## [DATASET RECORDS]
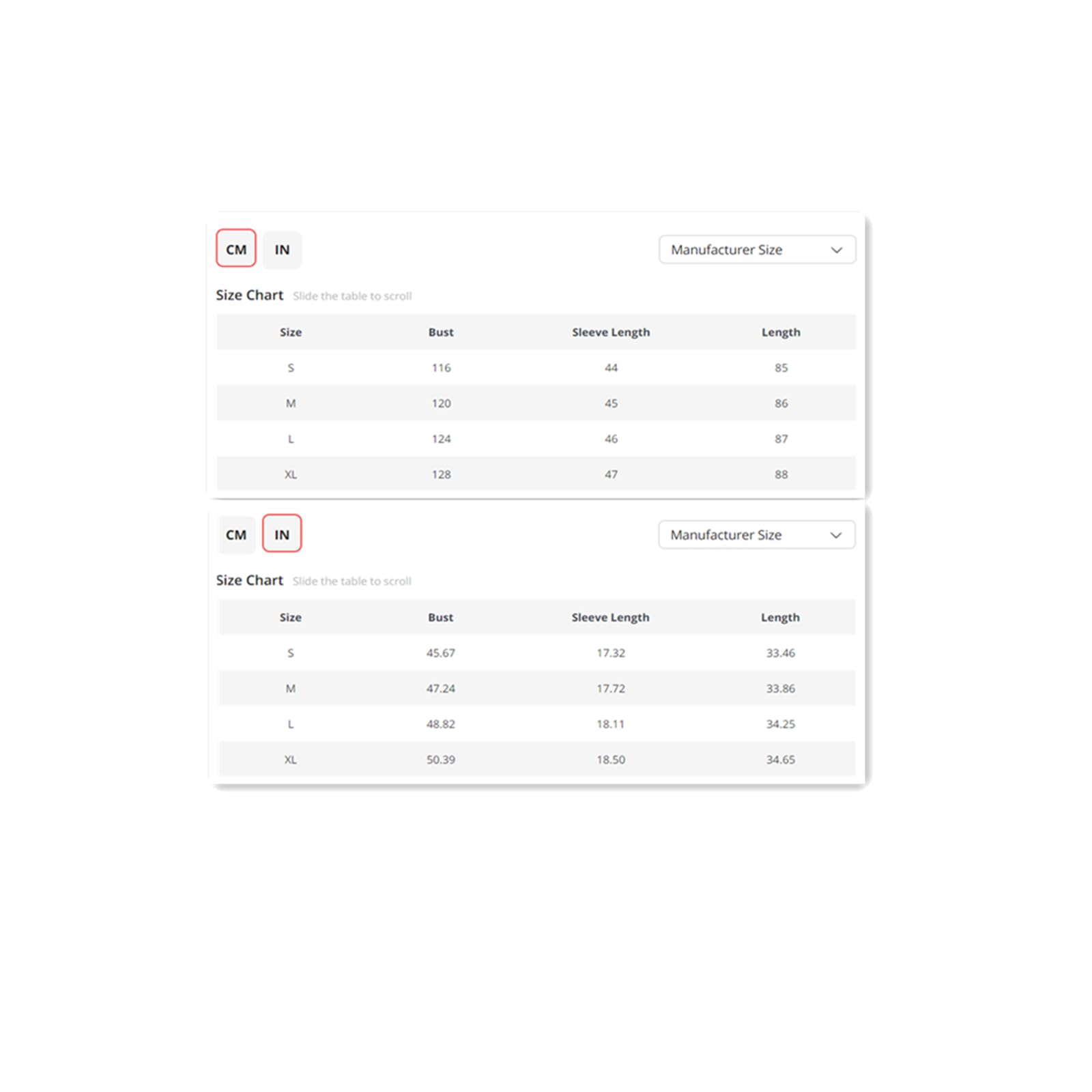 CM IN

Manufacturer Size

Size Chart Slide the table to scroll

| Size | Bust | Sleeve Length | Length |
|---|---|---|---|
| S | 116 | 44 | 85 |
| M | 120 | 45 | 86 |
| L | 124 | 46 | 87 |
| XL | 128 | 47 | 88 |

CM IN

Manufacturer Size

Size Chart Slide the table to scroll

| Size | Bust | Sleeve Length | Length |
|---|---|---|---|
| S | 45.67 | 17.32 | 33.46 |
| M | 47.24 | 17.72 | 33.86 |
| L | 48.82 | 18.11 | 34.25 |
| XL | 50.39 | 18.50 | 34.65 |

## [WHAT IS EXPECTED]
Every line of the data should be transcribed exactly. Omit the images.

## [RESPONSE AREA]
 CM IN

Manufacturer Size

Size Chart Slide the table to scroll

| Size | Bust | Sleeve Length | Length |
|---|---|---|---|
| S | 116 | 44 | 85 |
| M | 120 | 45 | 86 |
| L | 124 | 46 | 87 |
| XL | 128 | 47 | 88 |

CM IN

Manufacturer Size

Size Chart Slide the table to scroll

| Size | Bust | Sleeve Length | Length |
|---|---|---|---|
| S | 45.67 | 17.32 | 33.46 |
| M | 47.24 | 17.72 | 33.86 |
| L | 48.82 | 18.11 | 34.25 |
| XL | 50.39 | 18.50 | 34.65 |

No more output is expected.